第二百四十一章:可能嗎?(1/2)
「弓……王兄,您這是鬧的哪一出啊?」
「王執心」趕到的時候,那三位早就擱省身閣廣場之中侯著了。
端木賜見著張清和過來之後,面色一變,又連連改口道。
張清和也有些納悶,咋能這般輕易就能被認了出來。
「你等如何知曉?」
看著「王執心」那僵硬的臉上勉強擠出些許疑惑,就連語氣都與王執心如出一轍,端木賜三人嘴角都有些抽搐。
「王……兄安心,冥冥之中的感應罷了,不過想來學問做不到我等三人的程度,是決計看不出來的。
王兄這一手,可真謂是神乎其神。

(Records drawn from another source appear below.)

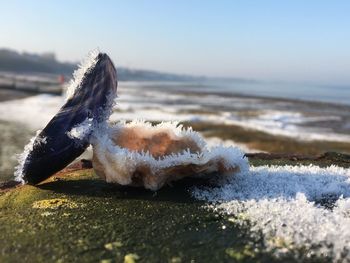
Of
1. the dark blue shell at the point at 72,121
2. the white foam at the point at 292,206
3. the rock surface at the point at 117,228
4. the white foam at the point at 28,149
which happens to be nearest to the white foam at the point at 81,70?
the dark blue shell at the point at 72,121

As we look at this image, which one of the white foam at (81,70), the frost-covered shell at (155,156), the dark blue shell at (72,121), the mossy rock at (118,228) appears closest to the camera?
the mossy rock at (118,228)

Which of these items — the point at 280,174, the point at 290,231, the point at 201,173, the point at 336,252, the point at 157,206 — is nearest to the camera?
the point at 336,252

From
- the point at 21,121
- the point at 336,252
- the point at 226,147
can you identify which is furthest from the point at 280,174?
the point at 21,121

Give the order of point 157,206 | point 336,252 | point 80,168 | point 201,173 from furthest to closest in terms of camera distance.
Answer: point 80,168
point 201,173
point 157,206
point 336,252

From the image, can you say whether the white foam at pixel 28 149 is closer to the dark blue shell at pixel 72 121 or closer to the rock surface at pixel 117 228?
the dark blue shell at pixel 72 121

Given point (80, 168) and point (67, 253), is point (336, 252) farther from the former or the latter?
point (80, 168)

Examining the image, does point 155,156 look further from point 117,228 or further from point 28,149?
point 28,149
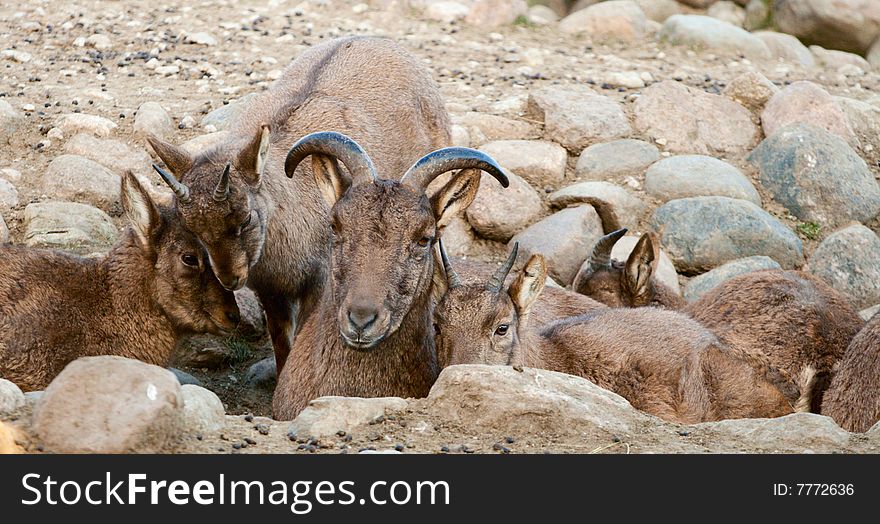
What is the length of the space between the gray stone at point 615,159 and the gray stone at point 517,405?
20.6 ft

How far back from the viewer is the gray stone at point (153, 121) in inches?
486

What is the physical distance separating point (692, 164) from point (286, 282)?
207 inches

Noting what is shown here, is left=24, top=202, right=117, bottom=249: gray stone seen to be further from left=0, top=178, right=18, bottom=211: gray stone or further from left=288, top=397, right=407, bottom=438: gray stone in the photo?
left=288, top=397, right=407, bottom=438: gray stone

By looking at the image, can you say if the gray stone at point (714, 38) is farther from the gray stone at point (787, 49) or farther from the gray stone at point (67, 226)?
the gray stone at point (67, 226)

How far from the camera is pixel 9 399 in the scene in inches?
252

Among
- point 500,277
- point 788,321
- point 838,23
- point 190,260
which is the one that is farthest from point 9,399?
point 838,23

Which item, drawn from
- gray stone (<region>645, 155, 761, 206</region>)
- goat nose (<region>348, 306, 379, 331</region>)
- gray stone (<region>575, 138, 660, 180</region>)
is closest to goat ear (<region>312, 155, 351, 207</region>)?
goat nose (<region>348, 306, 379, 331</region>)

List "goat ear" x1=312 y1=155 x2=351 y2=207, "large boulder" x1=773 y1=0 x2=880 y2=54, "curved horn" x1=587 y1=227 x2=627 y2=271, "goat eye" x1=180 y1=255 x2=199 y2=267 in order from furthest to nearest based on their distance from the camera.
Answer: "large boulder" x1=773 y1=0 x2=880 y2=54 < "curved horn" x1=587 y1=227 x2=627 y2=271 < "goat eye" x1=180 y1=255 x2=199 y2=267 < "goat ear" x1=312 y1=155 x2=351 y2=207

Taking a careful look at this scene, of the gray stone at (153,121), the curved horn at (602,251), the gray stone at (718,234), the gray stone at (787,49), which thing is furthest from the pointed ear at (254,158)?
the gray stone at (787,49)

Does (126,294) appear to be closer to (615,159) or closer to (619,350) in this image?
(619,350)

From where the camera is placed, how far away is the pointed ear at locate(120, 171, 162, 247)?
8.60 meters

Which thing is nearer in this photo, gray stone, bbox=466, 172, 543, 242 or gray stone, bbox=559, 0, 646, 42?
gray stone, bbox=466, 172, 543, 242

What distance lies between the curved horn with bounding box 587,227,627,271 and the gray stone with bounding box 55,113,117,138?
4.89 metres

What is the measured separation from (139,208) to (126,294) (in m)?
0.63
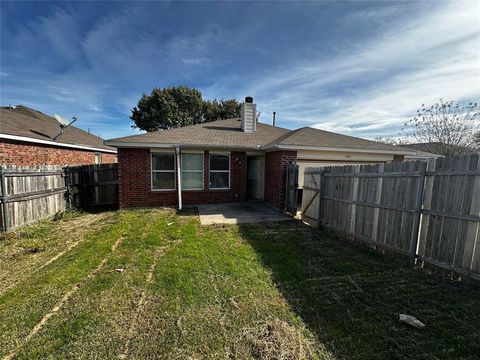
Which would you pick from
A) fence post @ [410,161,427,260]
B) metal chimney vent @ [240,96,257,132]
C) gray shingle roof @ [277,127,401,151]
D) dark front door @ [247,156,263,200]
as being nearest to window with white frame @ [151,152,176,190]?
dark front door @ [247,156,263,200]

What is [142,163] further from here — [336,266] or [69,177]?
[336,266]

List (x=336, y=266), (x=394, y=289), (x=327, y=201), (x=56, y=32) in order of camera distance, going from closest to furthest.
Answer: (x=394, y=289)
(x=336, y=266)
(x=327, y=201)
(x=56, y=32)

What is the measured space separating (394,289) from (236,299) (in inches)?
96.4

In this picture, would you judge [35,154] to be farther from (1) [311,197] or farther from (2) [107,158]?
(1) [311,197]

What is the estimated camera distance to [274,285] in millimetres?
3529

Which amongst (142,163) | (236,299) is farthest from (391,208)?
(142,163)

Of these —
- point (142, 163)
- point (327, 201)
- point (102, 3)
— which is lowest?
point (327, 201)

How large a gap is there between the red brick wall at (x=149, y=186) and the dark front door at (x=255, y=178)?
3.49ft

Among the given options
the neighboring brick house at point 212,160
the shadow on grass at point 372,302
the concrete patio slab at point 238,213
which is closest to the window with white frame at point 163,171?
the neighboring brick house at point 212,160

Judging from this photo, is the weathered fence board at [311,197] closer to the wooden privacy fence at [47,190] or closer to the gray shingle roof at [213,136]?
the gray shingle roof at [213,136]

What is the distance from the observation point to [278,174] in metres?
9.03

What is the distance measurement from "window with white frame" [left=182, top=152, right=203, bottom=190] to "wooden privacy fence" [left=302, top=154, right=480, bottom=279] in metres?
5.88

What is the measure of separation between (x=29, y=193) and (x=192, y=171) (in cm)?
534

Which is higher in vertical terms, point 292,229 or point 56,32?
point 56,32
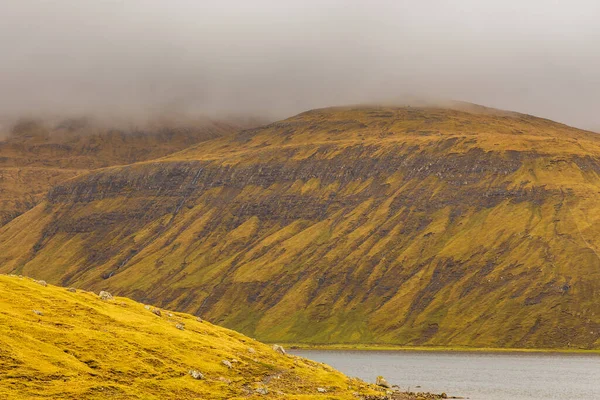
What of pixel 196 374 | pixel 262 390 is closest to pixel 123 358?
pixel 196 374

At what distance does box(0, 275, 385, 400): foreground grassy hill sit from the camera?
85.6 meters

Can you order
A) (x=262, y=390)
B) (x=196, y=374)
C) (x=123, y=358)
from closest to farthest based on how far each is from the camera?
1. (x=123, y=358)
2. (x=196, y=374)
3. (x=262, y=390)

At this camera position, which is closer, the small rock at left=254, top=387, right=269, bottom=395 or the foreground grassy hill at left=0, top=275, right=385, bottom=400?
the foreground grassy hill at left=0, top=275, right=385, bottom=400

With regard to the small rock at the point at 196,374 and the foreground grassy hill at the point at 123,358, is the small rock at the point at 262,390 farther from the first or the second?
the small rock at the point at 196,374

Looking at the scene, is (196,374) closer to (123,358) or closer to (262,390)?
(262,390)

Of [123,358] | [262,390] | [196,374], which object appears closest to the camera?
[123,358]

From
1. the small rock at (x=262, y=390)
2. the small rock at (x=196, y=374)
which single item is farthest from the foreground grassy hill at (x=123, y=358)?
the small rock at (x=196, y=374)

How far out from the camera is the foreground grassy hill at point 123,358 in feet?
281

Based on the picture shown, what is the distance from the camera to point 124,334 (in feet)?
343

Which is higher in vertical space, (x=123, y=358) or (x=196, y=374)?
(x=123, y=358)

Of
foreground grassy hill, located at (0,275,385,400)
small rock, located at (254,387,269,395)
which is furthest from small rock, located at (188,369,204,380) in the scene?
small rock, located at (254,387,269,395)

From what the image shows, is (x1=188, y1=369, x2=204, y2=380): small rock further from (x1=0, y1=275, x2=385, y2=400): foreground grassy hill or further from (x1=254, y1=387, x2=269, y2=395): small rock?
(x1=254, y1=387, x2=269, y2=395): small rock

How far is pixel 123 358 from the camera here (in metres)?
96.6

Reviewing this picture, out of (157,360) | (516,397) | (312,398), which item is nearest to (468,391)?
(516,397)
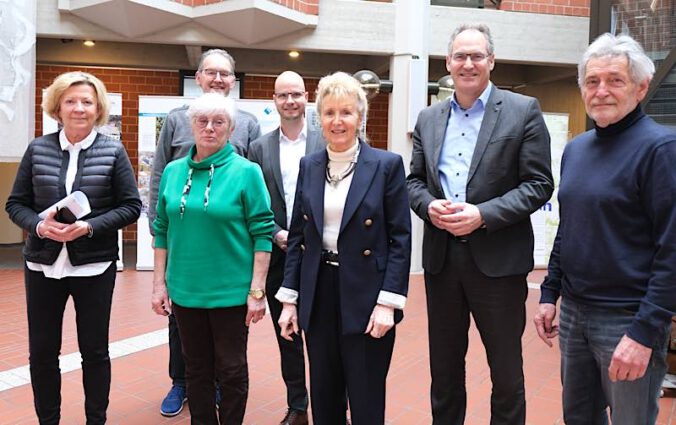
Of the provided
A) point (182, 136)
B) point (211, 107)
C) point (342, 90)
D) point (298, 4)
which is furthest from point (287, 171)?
point (298, 4)

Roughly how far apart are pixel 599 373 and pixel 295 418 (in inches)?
68.6

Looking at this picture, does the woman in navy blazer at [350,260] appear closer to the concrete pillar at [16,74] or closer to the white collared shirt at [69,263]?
the white collared shirt at [69,263]

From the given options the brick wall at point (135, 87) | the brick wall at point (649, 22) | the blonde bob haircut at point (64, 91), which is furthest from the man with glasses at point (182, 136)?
the brick wall at point (135, 87)

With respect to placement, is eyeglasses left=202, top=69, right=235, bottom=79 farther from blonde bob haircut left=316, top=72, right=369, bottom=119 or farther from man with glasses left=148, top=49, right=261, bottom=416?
blonde bob haircut left=316, top=72, right=369, bottom=119

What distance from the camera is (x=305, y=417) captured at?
3.28 metres

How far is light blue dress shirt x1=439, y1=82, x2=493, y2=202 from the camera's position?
2.50m

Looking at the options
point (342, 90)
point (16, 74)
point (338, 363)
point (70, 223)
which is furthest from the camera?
point (16, 74)

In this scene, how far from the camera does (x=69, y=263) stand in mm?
2717

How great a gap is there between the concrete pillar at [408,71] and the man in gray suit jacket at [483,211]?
18.7 feet

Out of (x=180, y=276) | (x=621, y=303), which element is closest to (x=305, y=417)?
(x=180, y=276)

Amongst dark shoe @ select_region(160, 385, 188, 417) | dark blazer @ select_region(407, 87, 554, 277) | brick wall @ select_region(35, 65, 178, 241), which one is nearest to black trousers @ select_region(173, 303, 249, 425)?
dark shoe @ select_region(160, 385, 188, 417)

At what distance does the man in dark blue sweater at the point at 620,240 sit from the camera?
1832 mm

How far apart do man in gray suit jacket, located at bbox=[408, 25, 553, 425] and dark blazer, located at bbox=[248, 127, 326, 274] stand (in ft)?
2.64

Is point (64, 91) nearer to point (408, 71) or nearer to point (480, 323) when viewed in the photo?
point (480, 323)
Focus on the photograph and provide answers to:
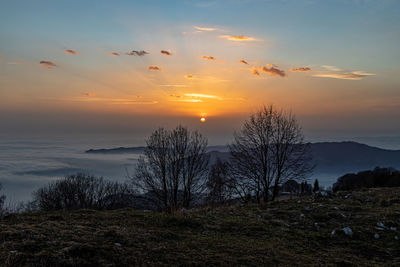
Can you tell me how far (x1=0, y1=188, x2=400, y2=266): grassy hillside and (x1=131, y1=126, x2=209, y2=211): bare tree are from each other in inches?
675

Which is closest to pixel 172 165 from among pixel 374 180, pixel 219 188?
pixel 219 188

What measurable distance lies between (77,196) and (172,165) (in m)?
26.3

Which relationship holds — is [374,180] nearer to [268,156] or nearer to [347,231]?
[268,156]

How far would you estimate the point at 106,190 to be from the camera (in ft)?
166

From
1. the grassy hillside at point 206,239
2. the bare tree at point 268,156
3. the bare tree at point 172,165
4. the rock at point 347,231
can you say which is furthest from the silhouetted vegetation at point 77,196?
the rock at point 347,231

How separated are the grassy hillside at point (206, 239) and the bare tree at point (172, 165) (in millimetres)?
17149

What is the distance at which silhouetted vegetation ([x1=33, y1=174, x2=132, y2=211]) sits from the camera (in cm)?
4275

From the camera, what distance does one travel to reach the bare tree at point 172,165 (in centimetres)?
2788

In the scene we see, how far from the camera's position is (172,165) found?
2784 centimetres

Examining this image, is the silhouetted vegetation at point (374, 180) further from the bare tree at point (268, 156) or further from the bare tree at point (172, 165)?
the bare tree at point (172, 165)

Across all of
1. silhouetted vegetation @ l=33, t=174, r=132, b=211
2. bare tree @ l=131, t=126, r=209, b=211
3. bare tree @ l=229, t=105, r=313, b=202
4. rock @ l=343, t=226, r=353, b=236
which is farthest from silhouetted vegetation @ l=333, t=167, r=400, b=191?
silhouetted vegetation @ l=33, t=174, r=132, b=211

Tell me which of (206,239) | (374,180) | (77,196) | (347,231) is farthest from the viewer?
(77,196)

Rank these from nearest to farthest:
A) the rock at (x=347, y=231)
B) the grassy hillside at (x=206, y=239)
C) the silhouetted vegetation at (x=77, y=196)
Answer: the grassy hillside at (x=206, y=239), the rock at (x=347, y=231), the silhouetted vegetation at (x=77, y=196)

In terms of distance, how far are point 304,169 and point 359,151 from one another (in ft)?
649
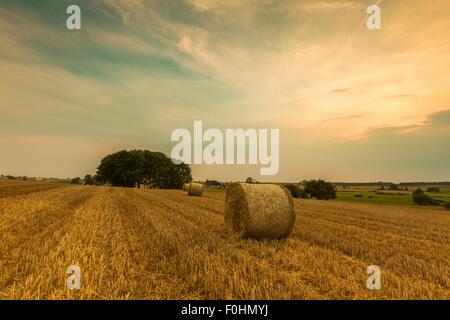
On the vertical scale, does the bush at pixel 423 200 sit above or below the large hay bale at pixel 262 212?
below

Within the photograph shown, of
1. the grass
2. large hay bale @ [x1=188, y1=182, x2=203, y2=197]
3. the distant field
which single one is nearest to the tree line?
the distant field

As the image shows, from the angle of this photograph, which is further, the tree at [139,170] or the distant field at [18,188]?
the tree at [139,170]

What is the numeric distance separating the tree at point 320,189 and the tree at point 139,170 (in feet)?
91.4

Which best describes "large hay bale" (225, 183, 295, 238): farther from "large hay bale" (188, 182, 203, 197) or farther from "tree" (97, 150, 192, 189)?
"tree" (97, 150, 192, 189)

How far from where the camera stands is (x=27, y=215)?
13102mm

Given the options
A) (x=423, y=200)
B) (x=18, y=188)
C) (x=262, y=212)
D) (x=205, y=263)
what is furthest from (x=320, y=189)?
(x=205, y=263)

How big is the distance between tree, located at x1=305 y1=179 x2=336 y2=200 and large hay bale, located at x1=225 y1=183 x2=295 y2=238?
56.3 metres

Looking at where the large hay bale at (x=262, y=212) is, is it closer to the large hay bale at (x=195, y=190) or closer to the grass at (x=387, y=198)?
the large hay bale at (x=195, y=190)

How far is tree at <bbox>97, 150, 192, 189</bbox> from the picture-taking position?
73.8m

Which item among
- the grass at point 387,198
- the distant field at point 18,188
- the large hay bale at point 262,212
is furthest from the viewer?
the grass at point 387,198

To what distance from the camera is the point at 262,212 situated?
1003 centimetres

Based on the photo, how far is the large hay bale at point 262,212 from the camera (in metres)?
9.90

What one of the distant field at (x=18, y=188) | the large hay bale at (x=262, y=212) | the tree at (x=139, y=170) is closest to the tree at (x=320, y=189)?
the tree at (x=139, y=170)
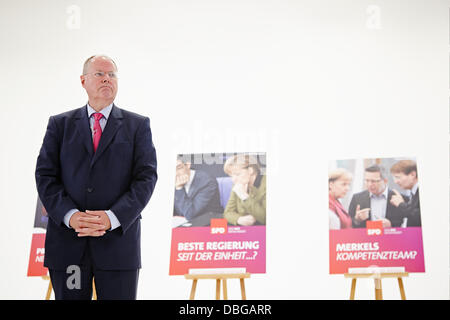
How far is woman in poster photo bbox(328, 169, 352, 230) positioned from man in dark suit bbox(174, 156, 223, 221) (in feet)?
3.34

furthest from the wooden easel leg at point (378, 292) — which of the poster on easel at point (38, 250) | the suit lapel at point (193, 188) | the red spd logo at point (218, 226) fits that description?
the poster on easel at point (38, 250)

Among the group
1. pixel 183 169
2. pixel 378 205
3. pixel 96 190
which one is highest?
pixel 183 169

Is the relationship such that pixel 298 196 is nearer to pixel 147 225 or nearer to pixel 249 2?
pixel 147 225

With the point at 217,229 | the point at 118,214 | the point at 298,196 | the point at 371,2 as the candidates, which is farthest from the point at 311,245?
the point at 118,214

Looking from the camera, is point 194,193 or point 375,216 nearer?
point 375,216

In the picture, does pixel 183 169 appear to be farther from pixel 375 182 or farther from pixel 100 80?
pixel 100 80

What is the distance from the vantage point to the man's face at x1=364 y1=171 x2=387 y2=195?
4750 mm

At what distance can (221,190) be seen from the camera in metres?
4.89

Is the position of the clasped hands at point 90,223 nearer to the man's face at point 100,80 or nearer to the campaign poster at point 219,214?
the man's face at point 100,80

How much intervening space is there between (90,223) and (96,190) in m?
0.16

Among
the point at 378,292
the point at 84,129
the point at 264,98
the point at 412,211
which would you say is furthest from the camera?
the point at 264,98

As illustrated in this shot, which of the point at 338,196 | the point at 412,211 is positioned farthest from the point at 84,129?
the point at 412,211

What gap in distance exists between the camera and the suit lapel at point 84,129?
2006mm

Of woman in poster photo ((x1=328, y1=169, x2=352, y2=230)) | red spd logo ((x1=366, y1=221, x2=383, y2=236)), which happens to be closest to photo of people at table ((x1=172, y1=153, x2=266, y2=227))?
Result: woman in poster photo ((x1=328, y1=169, x2=352, y2=230))
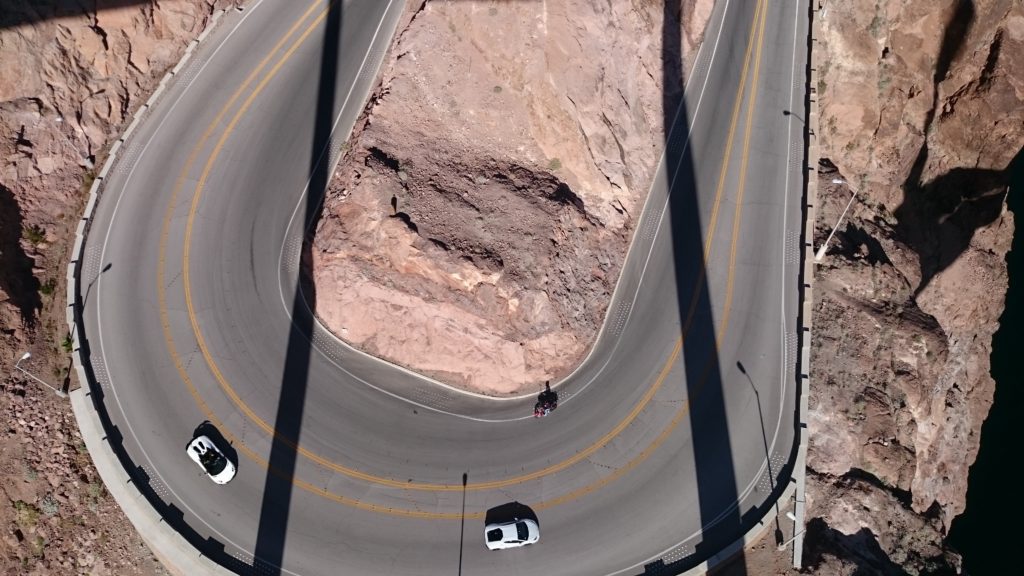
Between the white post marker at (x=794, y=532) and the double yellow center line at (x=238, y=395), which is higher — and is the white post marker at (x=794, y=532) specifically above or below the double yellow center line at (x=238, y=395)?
below

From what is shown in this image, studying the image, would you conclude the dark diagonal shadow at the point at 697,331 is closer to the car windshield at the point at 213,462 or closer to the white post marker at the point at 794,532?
the white post marker at the point at 794,532

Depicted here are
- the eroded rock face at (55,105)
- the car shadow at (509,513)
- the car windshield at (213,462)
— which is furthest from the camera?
the eroded rock face at (55,105)

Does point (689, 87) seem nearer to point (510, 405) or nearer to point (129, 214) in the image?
point (510, 405)

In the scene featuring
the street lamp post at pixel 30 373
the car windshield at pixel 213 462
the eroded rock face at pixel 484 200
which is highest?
the eroded rock face at pixel 484 200

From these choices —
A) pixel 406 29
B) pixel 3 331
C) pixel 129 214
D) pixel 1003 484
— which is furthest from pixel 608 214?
pixel 1003 484

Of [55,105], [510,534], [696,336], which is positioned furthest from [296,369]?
[696,336]

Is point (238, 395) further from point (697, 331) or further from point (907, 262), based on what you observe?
point (907, 262)

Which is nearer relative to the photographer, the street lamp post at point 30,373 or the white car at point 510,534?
the white car at point 510,534

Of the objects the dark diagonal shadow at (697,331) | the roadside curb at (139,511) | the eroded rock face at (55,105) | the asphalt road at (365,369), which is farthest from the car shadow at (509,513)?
the eroded rock face at (55,105)
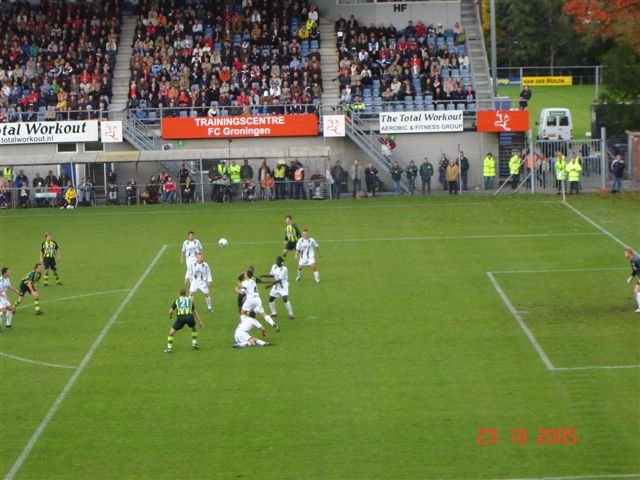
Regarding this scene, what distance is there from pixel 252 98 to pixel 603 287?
26040mm

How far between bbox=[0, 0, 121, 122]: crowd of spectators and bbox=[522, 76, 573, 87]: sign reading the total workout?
4520 cm

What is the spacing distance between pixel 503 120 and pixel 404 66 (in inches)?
262

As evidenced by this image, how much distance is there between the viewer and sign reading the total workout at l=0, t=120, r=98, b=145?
54531 mm

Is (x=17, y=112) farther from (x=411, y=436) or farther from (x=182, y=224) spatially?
(x=411, y=436)

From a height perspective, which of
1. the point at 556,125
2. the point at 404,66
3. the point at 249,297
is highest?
the point at 404,66

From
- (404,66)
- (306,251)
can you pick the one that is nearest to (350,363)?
(306,251)

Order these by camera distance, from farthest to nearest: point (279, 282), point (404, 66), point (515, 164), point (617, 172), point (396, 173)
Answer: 1. point (404, 66)
2. point (396, 173)
3. point (515, 164)
4. point (617, 172)
5. point (279, 282)

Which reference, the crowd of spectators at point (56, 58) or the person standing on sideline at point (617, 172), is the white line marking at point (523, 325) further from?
the crowd of spectators at point (56, 58)

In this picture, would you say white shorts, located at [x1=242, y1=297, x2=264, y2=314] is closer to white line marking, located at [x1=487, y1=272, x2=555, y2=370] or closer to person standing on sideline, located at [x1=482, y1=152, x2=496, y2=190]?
white line marking, located at [x1=487, y1=272, x2=555, y2=370]

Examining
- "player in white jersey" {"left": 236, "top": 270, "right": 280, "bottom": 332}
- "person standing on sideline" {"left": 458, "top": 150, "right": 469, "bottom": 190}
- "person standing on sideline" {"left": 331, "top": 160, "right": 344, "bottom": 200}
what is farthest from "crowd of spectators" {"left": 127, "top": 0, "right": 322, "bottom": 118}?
"player in white jersey" {"left": 236, "top": 270, "right": 280, "bottom": 332}

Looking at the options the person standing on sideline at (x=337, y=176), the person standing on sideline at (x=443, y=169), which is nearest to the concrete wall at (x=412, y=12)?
the person standing on sideline at (x=443, y=169)

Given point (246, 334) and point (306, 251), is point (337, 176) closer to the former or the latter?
point (306, 251)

」
顏淵,端木賜改口也快,剩下的曾參顯然還有些沒明白這是個什麼章程,只是聽著幾人的言語一個勁兒思索。
怎麼張兄……就扮作王兄的樣子了呢?
原來是這三人的靈光紐帶過於深厚,就如同王執心能感受到他的大致所在一般,他們對於王執心的親切感也使得三人發現眼前的並非是真正的王執心。
張清和聽到這裡時才舒緩了一口氣,他們如何看他並不重要,只要大部分人認為他是王執心,是眾所公認的王師,那這次講學就出不了岔子。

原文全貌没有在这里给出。